La vasta bolla di aria calda e molto umida che da molti giorni ha stazionato sopra l’Italia e i mari che la circondano, regalando anche un paio di record di caldo assoluti, tra i quali spiccano i +39,2°C all’ombra registrati dalla stazione meteorologica di Ronchi dei Legionari, ora tende molto gradatamente a spostarsi verso est, interessando gran parte dei Balcani e i paesi limitrofi dell’Europa centro-orientale, dove, grazie al contributo dell’insolazione diurna, si registrano valori davvero eccezionali.
Il progressivo rinforzo e l’abbassamento di latitudine del flusso perturbato principale, ormai ridossato alle Alpi, tenderà a scalzare e a sospingere verso est l’onda di calore persistente sul bacino centrale del Mediterraneo, che dall’Italia tenderà a muoversi verso l’area danubiana, buona parte dei Balcani, fin verso la Romania e l’Ucraina occidentale. Il caldo in questi giorni si sta patendo molto anche in Austria, Croazia, Ungheria, Romania, e fra Bosnia, Serbia, Montenegro e Albania, dove si sono registrate temperature di oltre i +38°C +39°C all’ombra, con picchi isolati prossimi al fatidico muro dei +40°C all’ombra. Queste temperature massime così elevate stanno mettendo a dura prova le popolazioni di questi paesi, che oltre al caldo molto intenso e al fatto “afa” molto elevato durante le ore notturne, devono tenere conto pure dei tanti disastrosi incendi che da giorni stanno divorando decine di ettari di bosco, soprattutto fra Croazia e Bosnia Erzegovina, dove è stata dichiarata l’emergenza.
In molte località, soprattutto fra Croazia, Bosnia Erzegovina, ma anche in Austria, in parte della Repubblica Ceca e sull’Ungheria, la colonnina di mercurio ha sfondato la soglia dei +39°C +40°C. Fra i vari record assoluti di caldo appena battuti (per quel che concerne le sole stazioni nazionali) spiccano i +39,4°C all’ombra archiviati a Spalato, che rappresentano la temperatura massima più alta mai registrata dalla stessa in decenni di rilevazioni meteorologiche. Spostandoci in Austria fra i record di caldo più importanti spuntano i +38,2°C di Schaerding, mentre più a sud, in Bosnia Erzegovina sarebbero almeno una decina i record stracciati negli ultimi giorni.

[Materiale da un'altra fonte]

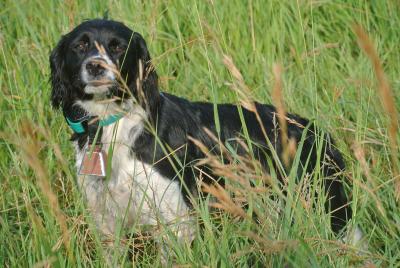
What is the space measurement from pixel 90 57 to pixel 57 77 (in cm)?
46

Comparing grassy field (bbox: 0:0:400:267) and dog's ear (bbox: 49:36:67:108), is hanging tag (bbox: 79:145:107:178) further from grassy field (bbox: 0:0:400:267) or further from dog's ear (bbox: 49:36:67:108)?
dog's ear (bbox: 49:36:67:108)

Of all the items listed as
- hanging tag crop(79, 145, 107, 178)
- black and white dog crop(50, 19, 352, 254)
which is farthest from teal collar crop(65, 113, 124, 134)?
hanging tag crop(79, 145, 107, 178)

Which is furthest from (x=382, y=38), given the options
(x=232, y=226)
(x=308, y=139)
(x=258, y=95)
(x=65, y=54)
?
(x=232, y=226)

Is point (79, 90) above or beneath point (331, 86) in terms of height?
above

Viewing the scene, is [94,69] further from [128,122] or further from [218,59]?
[218,59]

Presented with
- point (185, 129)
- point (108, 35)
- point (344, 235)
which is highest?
point (108, 35)

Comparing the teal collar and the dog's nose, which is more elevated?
the dog's nose

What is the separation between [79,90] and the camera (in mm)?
4383

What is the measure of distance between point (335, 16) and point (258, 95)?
1211 millimetres

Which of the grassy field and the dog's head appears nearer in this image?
the dog's head

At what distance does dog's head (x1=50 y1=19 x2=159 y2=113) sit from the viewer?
4273mm

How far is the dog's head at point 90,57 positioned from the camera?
4.27 m

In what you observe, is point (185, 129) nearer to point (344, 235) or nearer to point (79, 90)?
point (79, 90)

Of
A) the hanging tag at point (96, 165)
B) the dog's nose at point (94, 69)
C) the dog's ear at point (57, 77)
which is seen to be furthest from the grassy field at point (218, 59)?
the hanging tag at point (96, 165)
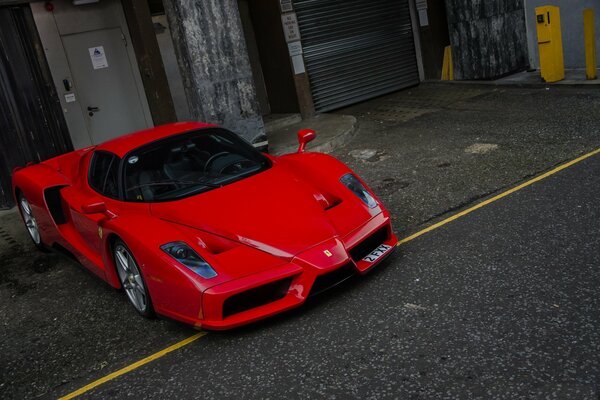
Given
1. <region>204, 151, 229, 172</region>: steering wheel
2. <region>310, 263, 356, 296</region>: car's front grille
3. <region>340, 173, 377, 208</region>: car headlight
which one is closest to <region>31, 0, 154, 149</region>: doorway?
<region>204, 151, 229, 172</region>: steering wheel

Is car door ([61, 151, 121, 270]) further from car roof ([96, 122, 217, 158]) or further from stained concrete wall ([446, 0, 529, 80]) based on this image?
stained concrete wall ([446, 0, 529, 80])

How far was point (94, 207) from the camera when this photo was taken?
459 cm

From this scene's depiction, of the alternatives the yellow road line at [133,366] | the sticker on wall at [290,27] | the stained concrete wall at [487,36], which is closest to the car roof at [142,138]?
the yellow road line at [133,366]

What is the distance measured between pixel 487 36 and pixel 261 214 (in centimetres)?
1004

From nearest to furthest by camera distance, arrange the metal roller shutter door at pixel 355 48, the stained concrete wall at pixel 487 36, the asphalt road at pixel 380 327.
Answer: the asphalt road at pixel 380 327 < the metal roller shutter door at pixel 355 48 < the stained concrete wall at pixel 487 36

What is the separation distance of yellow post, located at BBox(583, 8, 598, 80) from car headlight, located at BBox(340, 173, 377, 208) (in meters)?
7.56

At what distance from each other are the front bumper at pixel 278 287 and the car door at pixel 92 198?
145cm

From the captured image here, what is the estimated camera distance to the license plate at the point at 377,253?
4.39 m

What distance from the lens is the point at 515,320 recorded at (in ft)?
12.0

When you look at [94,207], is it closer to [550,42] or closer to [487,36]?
[550,42]

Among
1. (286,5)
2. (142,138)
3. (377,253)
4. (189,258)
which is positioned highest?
(286,5)

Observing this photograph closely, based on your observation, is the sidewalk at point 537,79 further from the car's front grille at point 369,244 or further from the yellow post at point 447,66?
the car's front grille at point 369,244

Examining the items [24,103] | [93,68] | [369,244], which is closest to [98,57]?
[93,68]

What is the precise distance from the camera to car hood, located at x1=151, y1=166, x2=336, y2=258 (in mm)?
4152
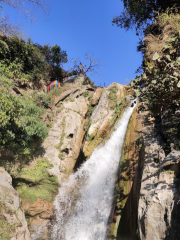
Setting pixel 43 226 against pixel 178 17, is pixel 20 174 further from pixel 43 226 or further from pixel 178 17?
pixel 178 17

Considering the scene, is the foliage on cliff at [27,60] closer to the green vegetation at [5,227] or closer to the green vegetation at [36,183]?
the green vegetation at [36,183]

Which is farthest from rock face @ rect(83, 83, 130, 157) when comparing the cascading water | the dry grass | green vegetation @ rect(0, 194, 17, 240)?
green vegetation @ rect(0, 194, 17, 240)

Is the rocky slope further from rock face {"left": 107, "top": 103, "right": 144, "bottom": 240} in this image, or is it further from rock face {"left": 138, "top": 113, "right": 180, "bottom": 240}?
rock face {"left": 138, "top": 113, "right": 180, "bottom": 240}

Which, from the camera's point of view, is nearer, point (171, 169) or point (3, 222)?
point (171, 169)

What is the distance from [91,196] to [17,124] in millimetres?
4548

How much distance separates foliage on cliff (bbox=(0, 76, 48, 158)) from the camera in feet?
23.8

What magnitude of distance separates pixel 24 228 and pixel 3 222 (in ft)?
2.58

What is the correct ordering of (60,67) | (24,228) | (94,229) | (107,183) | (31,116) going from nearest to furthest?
(24,228) → (94,229) → (107,183) → (31,116) → (60,67)

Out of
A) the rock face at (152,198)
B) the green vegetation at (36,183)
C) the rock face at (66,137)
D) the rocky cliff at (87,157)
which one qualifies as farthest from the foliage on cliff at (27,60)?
the rock face at (152,198)

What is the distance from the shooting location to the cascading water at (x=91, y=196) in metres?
6.59

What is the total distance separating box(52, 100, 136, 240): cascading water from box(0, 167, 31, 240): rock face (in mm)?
2293

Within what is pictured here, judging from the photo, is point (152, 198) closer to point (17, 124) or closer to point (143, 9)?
point (17, 124)

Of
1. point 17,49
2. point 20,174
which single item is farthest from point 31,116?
point 17,49

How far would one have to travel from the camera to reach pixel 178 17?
340 inches
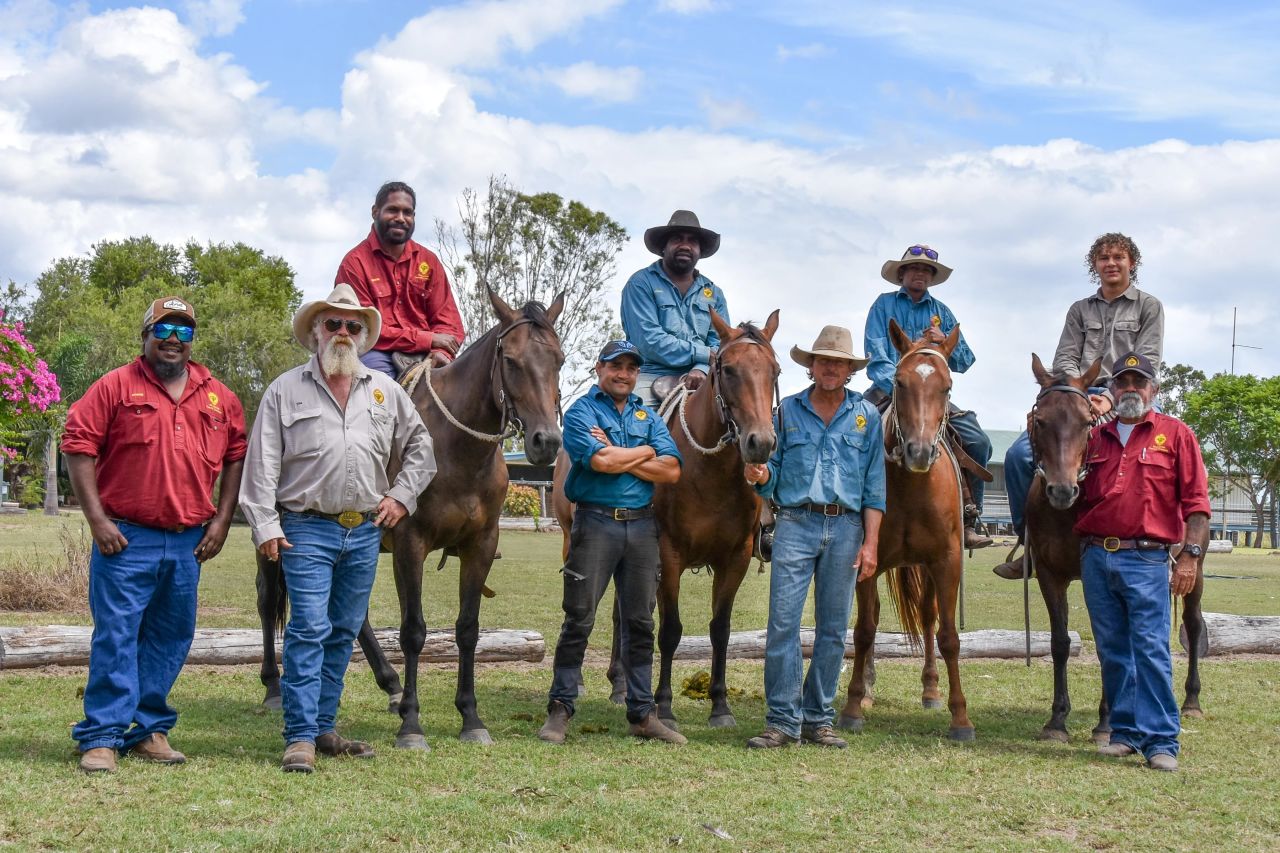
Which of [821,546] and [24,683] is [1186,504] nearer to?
[821,546]

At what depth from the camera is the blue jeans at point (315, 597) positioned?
20.4 feet

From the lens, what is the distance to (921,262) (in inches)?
356

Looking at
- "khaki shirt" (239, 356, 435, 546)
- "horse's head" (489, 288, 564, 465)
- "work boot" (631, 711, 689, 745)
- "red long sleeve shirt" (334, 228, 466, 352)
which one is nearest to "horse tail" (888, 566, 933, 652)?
"work boot" (631, 711, 689, 745)

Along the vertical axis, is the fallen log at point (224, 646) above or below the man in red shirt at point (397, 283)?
below

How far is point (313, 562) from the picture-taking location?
6.25 metres

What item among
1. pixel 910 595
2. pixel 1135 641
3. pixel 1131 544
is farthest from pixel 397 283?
pixel 1135 641

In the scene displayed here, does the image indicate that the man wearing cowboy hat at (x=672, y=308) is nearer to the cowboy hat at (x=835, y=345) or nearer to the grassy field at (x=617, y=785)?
the cowboy hat at (x=835, y=345)

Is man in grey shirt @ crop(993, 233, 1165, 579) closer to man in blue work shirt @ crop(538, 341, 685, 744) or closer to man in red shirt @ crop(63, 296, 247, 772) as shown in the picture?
man in blue work shirt @ crop(538, 341, 685, 744)

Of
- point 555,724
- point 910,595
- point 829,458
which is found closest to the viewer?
point 829,458

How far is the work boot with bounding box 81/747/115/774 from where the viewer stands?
598 centimetres

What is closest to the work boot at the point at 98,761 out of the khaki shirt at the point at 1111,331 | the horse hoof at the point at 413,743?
the horse hoof at the point at 413,743

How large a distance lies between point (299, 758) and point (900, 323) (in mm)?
5357

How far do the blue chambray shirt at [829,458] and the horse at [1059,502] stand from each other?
41.5 inches

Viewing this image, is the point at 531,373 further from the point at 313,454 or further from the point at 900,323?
the point at 900,323
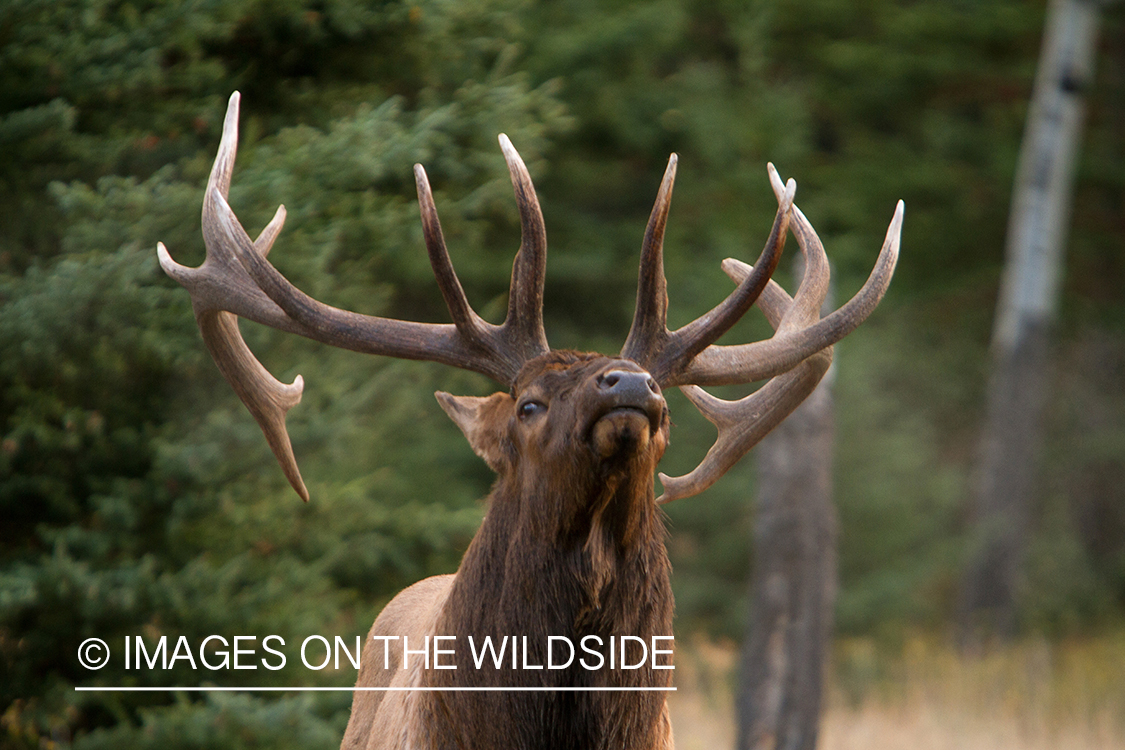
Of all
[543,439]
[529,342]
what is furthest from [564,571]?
[529,342]

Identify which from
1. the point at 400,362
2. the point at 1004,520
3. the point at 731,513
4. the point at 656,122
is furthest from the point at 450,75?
the point at 1004,520

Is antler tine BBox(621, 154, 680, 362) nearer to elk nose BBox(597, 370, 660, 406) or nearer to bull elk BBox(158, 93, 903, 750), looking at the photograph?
bull elk BBox(158, 93, 903, 750)

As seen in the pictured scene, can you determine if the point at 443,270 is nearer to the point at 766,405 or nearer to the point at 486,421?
the point at 486,421

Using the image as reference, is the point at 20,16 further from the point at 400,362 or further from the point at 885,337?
the point at 885,337

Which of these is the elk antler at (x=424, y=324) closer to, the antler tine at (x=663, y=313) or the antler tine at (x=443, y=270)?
the antler tine at (x=443, y=270)

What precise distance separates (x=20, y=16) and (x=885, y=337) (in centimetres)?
1023

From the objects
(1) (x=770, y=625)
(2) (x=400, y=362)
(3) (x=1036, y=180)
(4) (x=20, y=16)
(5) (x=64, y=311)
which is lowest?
(1) (x=770, y=625)

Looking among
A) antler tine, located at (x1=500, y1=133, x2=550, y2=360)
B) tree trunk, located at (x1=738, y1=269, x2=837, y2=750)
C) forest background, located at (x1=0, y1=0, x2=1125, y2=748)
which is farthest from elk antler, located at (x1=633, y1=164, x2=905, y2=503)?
forest background, located at (x1=0, y1=0, x2=1125, y2=748)

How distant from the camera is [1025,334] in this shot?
37.8 feet

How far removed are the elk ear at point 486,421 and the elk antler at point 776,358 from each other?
422mm

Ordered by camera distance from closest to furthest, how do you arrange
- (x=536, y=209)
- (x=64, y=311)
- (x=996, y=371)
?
(x=536, y=209) → (x=64, y=311) → (x=996, y=371)

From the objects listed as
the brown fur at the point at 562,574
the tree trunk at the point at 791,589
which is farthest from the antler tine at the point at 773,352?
the tree trunk at the point at 791,589

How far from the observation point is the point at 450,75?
21.5 feet

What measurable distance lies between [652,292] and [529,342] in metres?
0.35
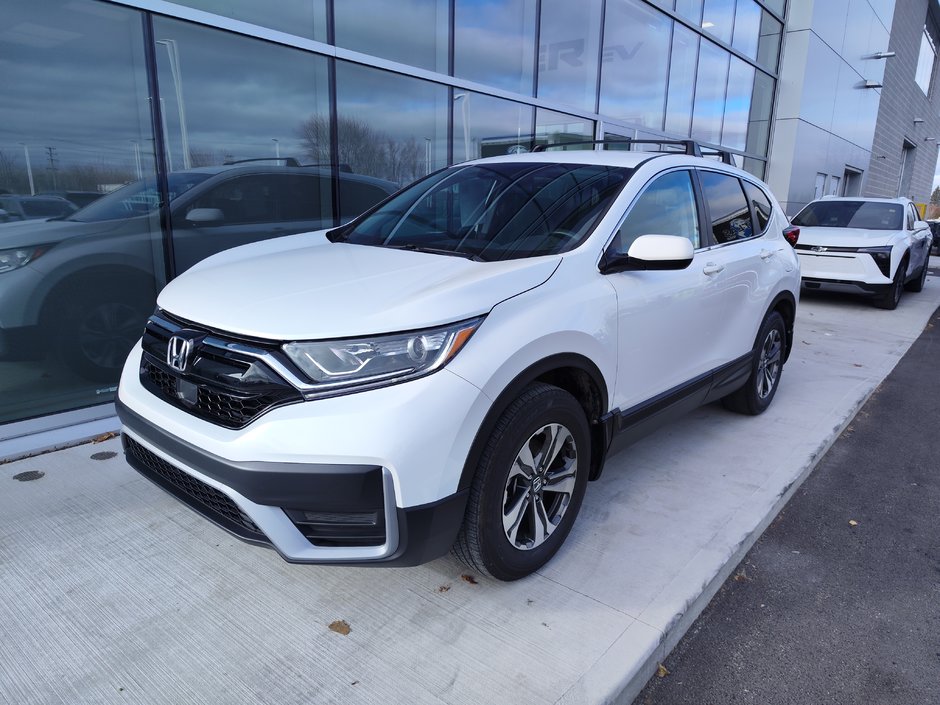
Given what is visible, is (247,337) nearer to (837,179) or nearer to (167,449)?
(167,449)

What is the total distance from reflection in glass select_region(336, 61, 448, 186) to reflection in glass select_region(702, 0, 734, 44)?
337 inches

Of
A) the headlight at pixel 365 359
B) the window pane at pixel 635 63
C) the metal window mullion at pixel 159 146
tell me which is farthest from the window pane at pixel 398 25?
the headlight at pixel 365 359

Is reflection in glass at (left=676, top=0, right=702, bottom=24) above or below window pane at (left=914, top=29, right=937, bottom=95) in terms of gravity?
below

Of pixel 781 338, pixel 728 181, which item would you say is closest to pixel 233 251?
pixel 728 181

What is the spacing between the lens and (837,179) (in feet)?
70.5

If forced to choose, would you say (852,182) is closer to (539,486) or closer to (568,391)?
(568,391)

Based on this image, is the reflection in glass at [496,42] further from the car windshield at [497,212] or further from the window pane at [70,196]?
the car windshield at [497,212]

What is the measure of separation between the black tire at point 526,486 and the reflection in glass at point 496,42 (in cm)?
605

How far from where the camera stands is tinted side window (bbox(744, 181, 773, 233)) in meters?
4.57

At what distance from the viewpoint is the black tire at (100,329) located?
444 cm

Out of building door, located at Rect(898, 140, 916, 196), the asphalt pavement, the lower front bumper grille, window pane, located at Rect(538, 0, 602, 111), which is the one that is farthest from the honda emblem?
building door, located at Rect(898, 140, 916, 196)

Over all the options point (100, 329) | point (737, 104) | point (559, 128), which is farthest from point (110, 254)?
point (737, 104)

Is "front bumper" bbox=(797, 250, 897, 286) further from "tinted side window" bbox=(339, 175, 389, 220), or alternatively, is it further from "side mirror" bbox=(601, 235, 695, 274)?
"side mirror" bbox=(601, 235, 695, 274)

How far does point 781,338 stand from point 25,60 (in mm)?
5577
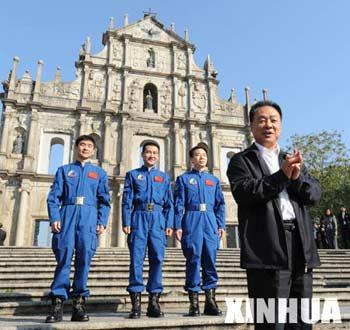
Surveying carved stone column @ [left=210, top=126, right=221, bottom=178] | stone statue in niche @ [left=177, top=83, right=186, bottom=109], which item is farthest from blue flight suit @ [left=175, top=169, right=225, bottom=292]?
stone statue in niche @ [left=177, top=83, right=186, bottom=109]

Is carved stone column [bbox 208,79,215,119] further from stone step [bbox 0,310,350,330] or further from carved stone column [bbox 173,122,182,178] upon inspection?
stone step [bbox 0,310,350,330]

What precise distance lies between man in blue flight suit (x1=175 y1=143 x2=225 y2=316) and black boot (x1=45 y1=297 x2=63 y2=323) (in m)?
1.46

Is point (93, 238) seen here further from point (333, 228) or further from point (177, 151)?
point (177, 151)

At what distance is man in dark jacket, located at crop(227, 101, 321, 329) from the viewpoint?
5.91 ft

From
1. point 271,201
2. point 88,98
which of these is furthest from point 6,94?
point 271,201

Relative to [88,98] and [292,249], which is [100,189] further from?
[88,98]

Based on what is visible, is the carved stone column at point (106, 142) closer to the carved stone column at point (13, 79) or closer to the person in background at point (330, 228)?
the carved stone column at point (13, 79)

Nei prossimi giorni questa bolla di aria molto calda, di lontane origini sub-tropicali, dopo aver percorso la pianura Ungherese, oltrepassando la catena montuosa dei Carpazi, raggiungerà la Romania, la Moldovia e l’Ucraina, dove si registreranno temperature molto elevate, fin sopra i +34°C +35°C all’ombra, anche se lontane dai rispettivi record, soprattutto in Ucraina dove nell’estate del 2010 si raggiunsero picchi superiori ai +38°C +39°C. Quel che salta agli occhi è la rarità di questa configurazione barica, che vede un vasto flusso di aria molto calda, di origine sub-tropicale continentale, “marittimizzarsi” sul bacino centrale del Mediterraneo e spingersi fin verso i Balcani e le pianure dell’Europa centro-orientale, raggiungendo da Ovest la Romania, la Moldavia e l’Ucraina.
Si tratta di un tipo di assetto circolatorio abbastanza raro, dato che da queste parti sovente il gran caldo proviene da Sud o da SE, con l’avvento di masse d’aria molto calde nei bassi strati, provenienti dalla depressione Caspica o direttamente dalle “arroventate” steppe dell’Asia centrale.